§ **TEXT TO READ**:
Add int8 to gemm w/ addmatrix #3040

alexbaden · 2024-12-18T14:07:05Z

Update the gemm addmatrix benchmark to support int8 inputs as well as bfloat16.

The int8 benchmark is pretty slow - not because Triton performance is bad (it is at least on par with bfloat16) but because PyTorch does not support int8 matmul on GPU, so we have to do the matmul on the GPU. This makes the benchmark something like 20x slower. To fix that, I changed the PyTorch accuracy check to only run for a few shapes instead of all the shapes - I tried to pick shapes that I thought were representative of different cases but am open to suggestions. Now the benchmark runs in reasonable time.

A few open items need to be addressed:

for int8 we want a separate geomean (i.e. geomean of bfloat16, and geomean of int8). What's the best way to keep int8 and bfloat16 separate? I can introduce an environment variable and run the benchmark twice - once only bfloat16, once only int8. Open to other suggestions.
for onednn comparison, there is no problem with bfloat16 but there is no support for GPU matmul w/ int8. I don't think we want to run the comparison vs CPU (it takes too long and gives us no info), so I might need to introduce the env variable anyway to do one run which is float16 w/ onednn, and another run which is int8 w/out onednn.

cc #3014

Egor-Krivov · 2024-12-18T14:37:06Z

I think we treat them as 2 separate benchmarks in terms of reporting (So we have 2 lines of --benchmark gemm-postop-addmatrix & --benchmark gemm-postop-addmatrix-int8). Then all geomeans will work as intended. Otherwise we'll have to introduce some geomean groups in our database.

Then we either run benchmark script twice with different dypes to generate 2 separate report files (I'd prefer this), or modify our report script to add some filtering capability.

About onednn and int8 support. Do we want to measure onednn? If not, and we run it only for validation, maybe we could run it in other precision, like fp32 or bf16 just for validation of the output.

§ **EXERCISE TASK**:
Answer these questions about the int8 gemm benchmark thread above.
1. Besides int8, which input type does the updated gemm addmatrix benchmark support?
2. What change did the author make so the benchmark runs in reasonable time?
3. Of the two ways to produce separate reports, which does the reply say it would prefer?

§ **DATA BLOCK**:
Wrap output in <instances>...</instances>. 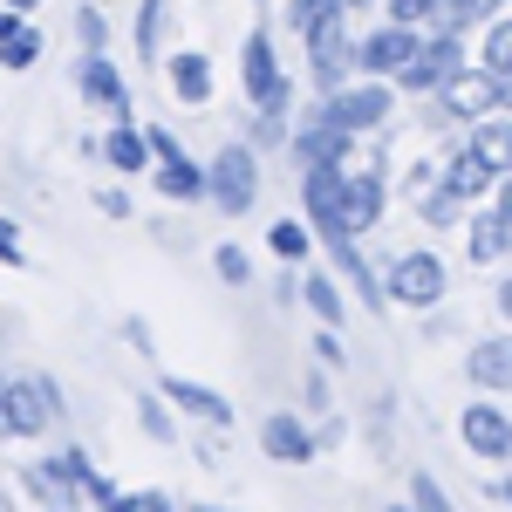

§ **EXPECTED ANSWER**:
1. bfloat16.
2. The PyTorch accuracy check was changed to run for only a few shapes instead of all of them.
3. Running the benchmark script twice with different dtypes to generate two separate report files.